## Work item:
Every record should be written out again in full, with no character altered.

[Dataset items]
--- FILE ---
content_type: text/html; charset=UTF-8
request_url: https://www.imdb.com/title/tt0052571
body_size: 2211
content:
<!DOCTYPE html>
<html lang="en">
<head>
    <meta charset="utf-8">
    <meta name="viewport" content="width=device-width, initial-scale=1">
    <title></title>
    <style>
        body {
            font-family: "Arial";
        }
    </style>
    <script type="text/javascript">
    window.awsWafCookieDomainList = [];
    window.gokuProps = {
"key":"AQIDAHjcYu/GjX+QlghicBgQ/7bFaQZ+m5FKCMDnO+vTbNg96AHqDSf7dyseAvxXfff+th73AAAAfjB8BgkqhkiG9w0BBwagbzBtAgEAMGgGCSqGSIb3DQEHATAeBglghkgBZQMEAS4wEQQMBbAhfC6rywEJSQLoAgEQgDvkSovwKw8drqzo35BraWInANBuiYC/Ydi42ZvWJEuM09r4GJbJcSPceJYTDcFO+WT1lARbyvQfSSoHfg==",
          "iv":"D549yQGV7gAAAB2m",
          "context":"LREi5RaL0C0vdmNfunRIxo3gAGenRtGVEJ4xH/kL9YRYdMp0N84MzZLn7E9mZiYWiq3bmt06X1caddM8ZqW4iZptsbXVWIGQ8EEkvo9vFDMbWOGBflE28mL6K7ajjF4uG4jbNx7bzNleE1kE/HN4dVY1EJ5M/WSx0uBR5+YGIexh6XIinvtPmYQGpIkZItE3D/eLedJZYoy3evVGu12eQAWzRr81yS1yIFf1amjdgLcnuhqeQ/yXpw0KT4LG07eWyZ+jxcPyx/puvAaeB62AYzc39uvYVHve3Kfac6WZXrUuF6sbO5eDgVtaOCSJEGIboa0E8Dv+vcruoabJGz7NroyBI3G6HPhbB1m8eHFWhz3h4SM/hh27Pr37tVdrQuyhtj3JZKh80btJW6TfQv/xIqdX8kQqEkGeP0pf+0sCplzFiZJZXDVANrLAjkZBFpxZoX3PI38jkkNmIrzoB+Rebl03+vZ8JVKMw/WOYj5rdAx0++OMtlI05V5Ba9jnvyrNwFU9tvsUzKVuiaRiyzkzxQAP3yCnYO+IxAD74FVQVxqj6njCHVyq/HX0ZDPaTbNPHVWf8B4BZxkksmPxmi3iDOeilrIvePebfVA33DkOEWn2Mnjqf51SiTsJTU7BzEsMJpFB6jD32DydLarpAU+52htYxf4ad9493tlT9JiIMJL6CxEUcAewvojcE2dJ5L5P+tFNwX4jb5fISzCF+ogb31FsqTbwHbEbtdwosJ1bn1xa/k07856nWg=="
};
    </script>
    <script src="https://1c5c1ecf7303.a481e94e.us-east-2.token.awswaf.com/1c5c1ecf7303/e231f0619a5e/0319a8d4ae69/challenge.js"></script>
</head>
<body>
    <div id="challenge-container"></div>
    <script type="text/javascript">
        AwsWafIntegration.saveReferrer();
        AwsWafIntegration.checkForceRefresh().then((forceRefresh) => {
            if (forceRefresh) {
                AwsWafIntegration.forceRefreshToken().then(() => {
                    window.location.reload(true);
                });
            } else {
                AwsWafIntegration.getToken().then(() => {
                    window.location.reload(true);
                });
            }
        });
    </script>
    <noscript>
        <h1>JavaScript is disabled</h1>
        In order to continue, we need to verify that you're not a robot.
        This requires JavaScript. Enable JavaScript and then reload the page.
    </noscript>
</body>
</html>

## Expected answer:
--- FILE ---
content_type: text/html; charset=UTF-8
request_url: https://www.imdb.com/title/tt0052571
body_size: 2211
content:
<!DOCTYPE html>
<html lang="en">
<head>
    <meta charset="utf-8">
    <meta name="viewport" content="width=device-width, initial-scale=1">
    <title></title>
    <style>
        body {
            font-family: "Arial";
        }
    </style>
    <script type="text/javascript">
    window.awsWafCookieDomainList = [];
    window.gokuProps = {
"key":"AQIDAHjcYu/GjX+QlghicBgQ/7bFaQZ+m5FKCMDnO+vTbNg96AHqDSf7dyseAvxXfff+th73AAAAfjB8BgkqhkiG9w0BBwagbzBtAgEAMGgGCSqGSIb3DQEHATAeBglghkgBZQMEAS4wEQQMBbAhfC6rywEJSQLoAgEQgDvkSovwKw8drqzo35BraWInANBuiYC/Ydi42ZvWJEuM09r4GJbJcSPceJYTDcFO+WT1lARbyvQfSSoHfg==",
          "iv":"D549yQGV7gAAAB2m",
          "context":"LREi5RaL0C0vdmNfunRIxo3gAGenRtGVEJ4xH/kL9YRYdMp0N84MzZLn7E9mZiYWiq3bmt06X1caddM8ZqW4iZptsbXVWIGQ8EEkvo9vFDMbWOGBflE28mL6K7ajjF4uG4jbNx7bzNleE1kE/HN4dVY1EJ5M/WSx0uBR5+YGIexh6XIinvtPmYQGpIkZItE3D/eLedJZYoy3evVGu12eQAWzRr81yS1yIFf1amjdgLcnuhqeQ/yXpw0KT4LG07eWyZ+jxcPyx/puvAaeB62AYzc39uvYVHve3Kfac6WZXrUuF6sbO5eDgVtaOCSJEGIboa0E8Dv+vcruoabJGz7NroyBI3G6HPhbB1m8eHFWhz3h4SM/hh27Pr37tVdrQuyhtj3JZKh80btJW6TfQv/xIqdX8kQqEkGeP0pf+0sCplzFiZJZXDVANrLAjkZBFpxZoX3PI38jkkNmIrzoB+Rebl03+vZ8JVKMw/WOYj5rdAx0++OMtlI05V5Ba9jnvyrNwFU9tvsUzKVuiaRiyzkzxQAP3yCnYO+IxAD74FVQVxqj6njCHVyq/HX0ZDPaTbNPHVWf8B4BZxkksmPxmi3iDOeilrIvePebfVA33DkOEWn2Mnjqf51SiTsJTU7BzEsMJpFB6jD32DydLarpAU+52htYxf4ad9493tlT9JiIMJL6CxEUcAewvojcE2dJ5L5P+tFNwX4jb5fISzCF+ogb31FsqTbwHbEbtdwosJ1bn1xa/k07856nWg=="
};
    </script>
    <script src="https://1c5c1ecf7303.a481e94e.us-east-2.token.awswaf.com/1c5c1ecf7303/e231f0619a5e/0319a8d4ae69/challenge.js"></script>
</head>
<body>
    <div id="challenge-container"></div>
    <script type="text/javascript">
        AwsWafIntegration.saveReferrer();
        AwsWafIntegration.checkForceRefresh().then((forceRefresh) => {
            if (forceRefresh) {
                AwsWafIntegration.forceRefreshToken().then(() => {
                    window.location.reload(true);
                });
            } else {
                AwsWafIntegration.getToken().then(() => {
                    window.location.reload(true);
                });
            }
        });
    </script>
    <noscript>
        <h1>JavaScript is disabled</h1>
        In order to continue, we need to verify that you're not a robot.
        This requires JavaScript. Enable JavaScript and then reload the page.
    </noscript>
</body>
</html>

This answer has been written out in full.